On a truly local level, the cooperative style of negotiating prices from energy providers is present in the area via the five-year old Mid-Hudson Fuel Buying Coop, which recently closed its membership buy-in for the season at incredible savings (email mhfbcoop@yahoo.com or go to https://www.facebook.com/groups/MidHudsonFuelBuyingCoop/ for more information), and for natural gas users, the Energy Cooperative of America, which also negotiates electric costs for most of the big energy companies in our area, excepting Central Hudson (a similar, even more radical sharing mechanism for natural gas users is currently underway in the Philadelphia area, where the Energy Coop is establishing major biodiesel plants, as well as in Indiana, where a consortium of school districts is looking into spreading the savings it’s negotiated for itself.

            For electricity, cooperative purchasing has a way to go. Locally-based Citizens for Local Power have been advocating for Community Choice Aggregation — which would allow communities to leverage their combined demand to purchase the kinds of power supply and energy services that meet their needs, goals and values. But the state has yet to allow more than a few conservative research projects into the idea as yet. Electrical cooperatives on the lines of the Delaware County Electric Cooperative have attempted to expand in recent years via Touchstone and other federally-approved nonprofit efforts, but have yet to make a major push into the Hudson Valley.

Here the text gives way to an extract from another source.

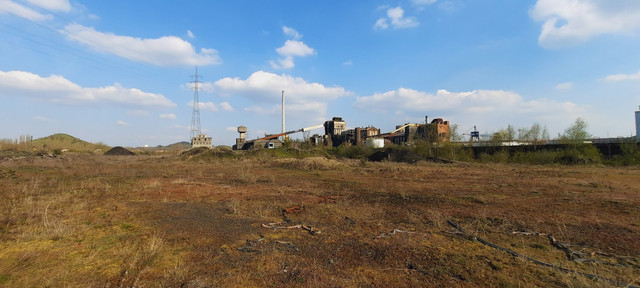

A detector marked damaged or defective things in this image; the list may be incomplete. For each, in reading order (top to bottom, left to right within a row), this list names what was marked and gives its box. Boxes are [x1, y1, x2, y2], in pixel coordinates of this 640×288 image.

rusty industrial building [234, 115, 450, 151]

            For solar energy, NYSERDA (the New York State Energy Development Authority) has been working with regional efforts such as Sustainable Hudson Valley to establish community-serving solar farms throughout the area, although efforts to find out progress on such entities in the Rondout Valley and Kingston area have proved opaque of late. Ditto Google’s hugely-announced Dandelion efforts to make geothermal heating available to communities such as Rhinebeck, which okayed digging along some of its streets for shared ground loops last December.

            Speaking of energy cooperative’s innovations, much seems to be happening in regards to micro-hydropower. Think of the energy in one’s gravity-based water lines. Or those other lines taking wastewater from one’s house.

While the biggest such systems have been introduced, with special piping, in Portland, Oregon and Vancouver, Canada, little farmer-owned Delaware County Electric Cooperative formally proposed a Western Catskills Hydro Project a decade ago that would power some 15,000 Catskills-region homes and businesses by building small hydro facilities augmented by in-pipe turbines. New York City, which is in charge of the water in the Catskills, nixed the idea for security and safety purposes, but then announced a hydroelectric facility at one of its Delaware County reservoirs four years ago, working with similar engineering ideas

  Whether accepted by the big guys on all level of government or not, it seems our energy futures may be best addressed cooperatively, whether welcomed by all or not.